▶ **Your assignment**: From the material below, copy out each line with the word "average" in it.
(Provided material Opens)
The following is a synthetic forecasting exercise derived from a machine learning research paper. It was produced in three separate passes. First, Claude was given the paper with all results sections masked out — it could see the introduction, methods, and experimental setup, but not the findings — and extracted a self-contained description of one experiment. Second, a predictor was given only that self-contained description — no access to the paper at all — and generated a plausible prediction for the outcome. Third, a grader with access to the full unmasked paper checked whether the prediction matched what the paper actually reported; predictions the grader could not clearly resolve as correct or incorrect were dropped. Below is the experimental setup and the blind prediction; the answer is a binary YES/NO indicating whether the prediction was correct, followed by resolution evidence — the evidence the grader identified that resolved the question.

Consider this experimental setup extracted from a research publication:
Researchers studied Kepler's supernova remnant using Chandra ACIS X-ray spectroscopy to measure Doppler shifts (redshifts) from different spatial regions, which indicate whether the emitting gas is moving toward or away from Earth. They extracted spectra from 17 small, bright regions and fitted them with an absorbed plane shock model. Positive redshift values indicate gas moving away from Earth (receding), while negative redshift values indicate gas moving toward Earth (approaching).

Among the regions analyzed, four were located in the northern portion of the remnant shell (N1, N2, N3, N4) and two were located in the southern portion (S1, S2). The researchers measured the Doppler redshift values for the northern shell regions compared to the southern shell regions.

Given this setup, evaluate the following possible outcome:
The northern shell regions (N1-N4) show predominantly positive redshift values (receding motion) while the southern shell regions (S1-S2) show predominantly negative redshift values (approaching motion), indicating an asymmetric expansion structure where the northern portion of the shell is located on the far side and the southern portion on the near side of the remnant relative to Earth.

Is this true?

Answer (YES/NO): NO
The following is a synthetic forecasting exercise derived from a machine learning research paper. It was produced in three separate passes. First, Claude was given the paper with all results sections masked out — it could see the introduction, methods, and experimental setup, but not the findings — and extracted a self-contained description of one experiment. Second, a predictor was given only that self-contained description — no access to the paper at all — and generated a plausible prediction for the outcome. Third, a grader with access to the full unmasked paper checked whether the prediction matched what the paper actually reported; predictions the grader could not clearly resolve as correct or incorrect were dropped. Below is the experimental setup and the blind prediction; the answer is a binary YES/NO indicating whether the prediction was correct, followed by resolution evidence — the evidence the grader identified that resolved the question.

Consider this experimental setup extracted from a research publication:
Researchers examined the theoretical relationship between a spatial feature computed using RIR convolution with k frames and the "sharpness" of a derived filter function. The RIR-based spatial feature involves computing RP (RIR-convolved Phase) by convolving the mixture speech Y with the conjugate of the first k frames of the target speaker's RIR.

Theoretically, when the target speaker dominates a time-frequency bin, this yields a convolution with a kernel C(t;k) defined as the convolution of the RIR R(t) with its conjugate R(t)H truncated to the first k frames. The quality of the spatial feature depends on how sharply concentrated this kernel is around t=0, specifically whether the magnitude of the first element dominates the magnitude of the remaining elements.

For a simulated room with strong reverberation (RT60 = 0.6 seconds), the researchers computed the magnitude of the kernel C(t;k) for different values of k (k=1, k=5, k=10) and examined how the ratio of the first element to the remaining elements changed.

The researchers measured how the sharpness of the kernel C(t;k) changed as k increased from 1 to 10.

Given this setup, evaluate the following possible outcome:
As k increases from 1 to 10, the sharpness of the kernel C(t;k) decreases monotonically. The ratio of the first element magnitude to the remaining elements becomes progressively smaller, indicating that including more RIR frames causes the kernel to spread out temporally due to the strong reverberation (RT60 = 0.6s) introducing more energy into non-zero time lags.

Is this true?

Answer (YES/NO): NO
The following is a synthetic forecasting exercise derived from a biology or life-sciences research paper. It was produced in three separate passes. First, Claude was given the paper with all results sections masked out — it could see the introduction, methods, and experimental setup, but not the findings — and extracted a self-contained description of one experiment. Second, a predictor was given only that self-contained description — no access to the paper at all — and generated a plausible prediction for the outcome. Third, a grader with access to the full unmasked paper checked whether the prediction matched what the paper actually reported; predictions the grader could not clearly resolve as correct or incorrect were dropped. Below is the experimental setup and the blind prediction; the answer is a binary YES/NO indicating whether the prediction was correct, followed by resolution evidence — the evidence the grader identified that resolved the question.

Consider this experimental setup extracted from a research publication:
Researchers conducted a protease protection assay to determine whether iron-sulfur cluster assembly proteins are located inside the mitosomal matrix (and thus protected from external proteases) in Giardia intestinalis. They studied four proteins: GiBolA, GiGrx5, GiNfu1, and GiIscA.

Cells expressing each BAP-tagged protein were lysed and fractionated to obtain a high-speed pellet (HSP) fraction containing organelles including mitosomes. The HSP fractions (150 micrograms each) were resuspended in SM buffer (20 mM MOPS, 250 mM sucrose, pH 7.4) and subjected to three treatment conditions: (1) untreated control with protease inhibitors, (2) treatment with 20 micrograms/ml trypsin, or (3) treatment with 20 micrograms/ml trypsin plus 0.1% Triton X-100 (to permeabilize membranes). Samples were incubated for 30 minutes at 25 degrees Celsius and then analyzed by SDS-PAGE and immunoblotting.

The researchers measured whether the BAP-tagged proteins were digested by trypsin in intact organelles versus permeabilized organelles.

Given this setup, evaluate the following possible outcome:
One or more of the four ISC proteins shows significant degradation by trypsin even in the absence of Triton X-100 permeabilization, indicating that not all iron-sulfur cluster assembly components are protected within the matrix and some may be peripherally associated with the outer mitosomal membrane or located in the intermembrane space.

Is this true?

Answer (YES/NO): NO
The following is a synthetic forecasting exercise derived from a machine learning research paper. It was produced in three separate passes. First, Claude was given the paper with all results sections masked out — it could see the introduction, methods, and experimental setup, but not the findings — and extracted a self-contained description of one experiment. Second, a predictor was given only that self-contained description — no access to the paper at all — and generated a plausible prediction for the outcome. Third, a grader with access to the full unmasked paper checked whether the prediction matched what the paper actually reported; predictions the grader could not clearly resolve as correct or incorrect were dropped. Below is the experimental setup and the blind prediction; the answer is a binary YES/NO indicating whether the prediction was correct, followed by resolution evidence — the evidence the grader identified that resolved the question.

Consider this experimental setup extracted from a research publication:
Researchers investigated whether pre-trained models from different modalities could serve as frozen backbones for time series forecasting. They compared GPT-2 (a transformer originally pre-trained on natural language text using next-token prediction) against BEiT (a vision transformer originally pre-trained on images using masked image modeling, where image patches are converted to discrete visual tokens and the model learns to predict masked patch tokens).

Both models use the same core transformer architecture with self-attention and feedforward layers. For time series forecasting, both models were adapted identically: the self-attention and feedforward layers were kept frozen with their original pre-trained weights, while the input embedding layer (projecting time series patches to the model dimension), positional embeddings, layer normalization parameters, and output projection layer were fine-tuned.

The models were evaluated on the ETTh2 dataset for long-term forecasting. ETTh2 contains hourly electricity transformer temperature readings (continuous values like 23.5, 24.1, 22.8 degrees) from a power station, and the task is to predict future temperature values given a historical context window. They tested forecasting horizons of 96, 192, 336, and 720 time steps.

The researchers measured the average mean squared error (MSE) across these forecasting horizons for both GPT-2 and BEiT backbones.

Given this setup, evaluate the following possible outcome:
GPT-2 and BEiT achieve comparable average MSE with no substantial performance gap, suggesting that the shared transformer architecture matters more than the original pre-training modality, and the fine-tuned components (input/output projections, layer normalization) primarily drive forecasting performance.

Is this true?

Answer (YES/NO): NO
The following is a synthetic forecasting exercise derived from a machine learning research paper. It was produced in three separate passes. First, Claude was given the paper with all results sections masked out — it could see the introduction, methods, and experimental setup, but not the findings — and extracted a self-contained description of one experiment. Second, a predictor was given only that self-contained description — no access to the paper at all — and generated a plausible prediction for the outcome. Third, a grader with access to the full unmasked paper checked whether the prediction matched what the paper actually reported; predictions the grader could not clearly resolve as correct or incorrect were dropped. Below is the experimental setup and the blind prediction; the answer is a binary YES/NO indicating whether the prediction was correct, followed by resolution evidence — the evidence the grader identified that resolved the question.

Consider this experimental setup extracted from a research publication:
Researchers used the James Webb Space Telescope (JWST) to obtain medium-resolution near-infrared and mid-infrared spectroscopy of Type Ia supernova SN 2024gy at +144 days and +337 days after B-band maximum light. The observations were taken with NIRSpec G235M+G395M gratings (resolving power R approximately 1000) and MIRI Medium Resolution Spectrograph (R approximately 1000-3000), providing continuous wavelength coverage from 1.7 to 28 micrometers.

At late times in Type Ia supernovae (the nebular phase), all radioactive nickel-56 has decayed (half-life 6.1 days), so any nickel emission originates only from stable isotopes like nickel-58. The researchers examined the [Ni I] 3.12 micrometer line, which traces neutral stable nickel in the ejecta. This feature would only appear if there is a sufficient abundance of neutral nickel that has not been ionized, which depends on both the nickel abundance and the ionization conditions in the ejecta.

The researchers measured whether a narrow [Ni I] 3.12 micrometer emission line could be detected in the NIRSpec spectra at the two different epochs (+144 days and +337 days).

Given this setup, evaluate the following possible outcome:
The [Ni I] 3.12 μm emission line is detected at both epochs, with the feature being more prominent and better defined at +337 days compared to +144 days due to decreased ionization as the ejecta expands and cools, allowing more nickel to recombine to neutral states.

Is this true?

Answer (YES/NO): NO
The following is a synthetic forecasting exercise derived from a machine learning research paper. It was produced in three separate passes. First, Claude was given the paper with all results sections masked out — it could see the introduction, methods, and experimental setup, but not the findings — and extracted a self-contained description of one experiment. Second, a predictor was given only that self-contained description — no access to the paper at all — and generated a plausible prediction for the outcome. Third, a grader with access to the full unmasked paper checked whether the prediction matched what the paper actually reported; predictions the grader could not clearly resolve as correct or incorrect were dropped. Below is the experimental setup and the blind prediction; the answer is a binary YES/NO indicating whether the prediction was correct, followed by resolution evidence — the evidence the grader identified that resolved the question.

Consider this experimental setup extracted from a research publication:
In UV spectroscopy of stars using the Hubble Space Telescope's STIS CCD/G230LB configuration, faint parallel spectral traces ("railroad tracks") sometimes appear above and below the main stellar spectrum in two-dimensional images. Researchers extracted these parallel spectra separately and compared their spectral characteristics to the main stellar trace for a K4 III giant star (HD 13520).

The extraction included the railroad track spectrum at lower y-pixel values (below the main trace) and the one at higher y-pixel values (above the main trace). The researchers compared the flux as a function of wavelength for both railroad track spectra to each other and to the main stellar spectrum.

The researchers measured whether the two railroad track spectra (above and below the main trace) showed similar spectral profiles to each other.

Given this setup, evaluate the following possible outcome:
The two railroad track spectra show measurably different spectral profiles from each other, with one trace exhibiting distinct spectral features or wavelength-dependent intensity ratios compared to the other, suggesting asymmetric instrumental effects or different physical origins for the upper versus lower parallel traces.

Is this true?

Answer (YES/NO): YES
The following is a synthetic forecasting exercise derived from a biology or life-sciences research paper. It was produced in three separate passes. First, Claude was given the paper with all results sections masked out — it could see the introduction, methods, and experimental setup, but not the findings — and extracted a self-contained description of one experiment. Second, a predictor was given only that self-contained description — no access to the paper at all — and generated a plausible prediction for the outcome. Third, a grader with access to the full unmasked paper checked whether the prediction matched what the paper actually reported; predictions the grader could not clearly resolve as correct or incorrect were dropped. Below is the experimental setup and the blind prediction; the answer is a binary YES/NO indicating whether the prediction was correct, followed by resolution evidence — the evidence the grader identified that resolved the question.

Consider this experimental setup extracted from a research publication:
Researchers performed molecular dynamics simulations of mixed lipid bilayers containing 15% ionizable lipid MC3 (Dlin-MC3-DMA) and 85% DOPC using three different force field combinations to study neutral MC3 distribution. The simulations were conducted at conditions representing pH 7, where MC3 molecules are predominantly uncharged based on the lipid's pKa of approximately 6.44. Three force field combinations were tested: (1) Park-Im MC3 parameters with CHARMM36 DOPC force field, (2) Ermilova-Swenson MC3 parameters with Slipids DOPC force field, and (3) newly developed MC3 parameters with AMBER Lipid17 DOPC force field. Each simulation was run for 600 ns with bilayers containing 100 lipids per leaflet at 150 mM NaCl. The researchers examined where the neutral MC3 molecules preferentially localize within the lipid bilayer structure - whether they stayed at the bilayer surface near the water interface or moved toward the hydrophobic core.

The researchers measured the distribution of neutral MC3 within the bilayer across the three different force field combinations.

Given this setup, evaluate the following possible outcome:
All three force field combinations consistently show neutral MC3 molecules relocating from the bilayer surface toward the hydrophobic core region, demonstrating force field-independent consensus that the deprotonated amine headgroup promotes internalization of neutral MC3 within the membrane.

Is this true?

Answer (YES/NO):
(Provided material Closes)
▶ **Result of the task**:
The researchers measured the average mean squared error (MSE) across these forecasting horizons for both GPT-2 and BEiT backbones.
GPT-2 and BEiT achieve comparable average MSE with no substantial performance gap, suggesting that the shared transformer architecture matters more than the original pre-training modality, and the fine-tuned components (input/output projections, layer normalization) primarily drive forecasting performance.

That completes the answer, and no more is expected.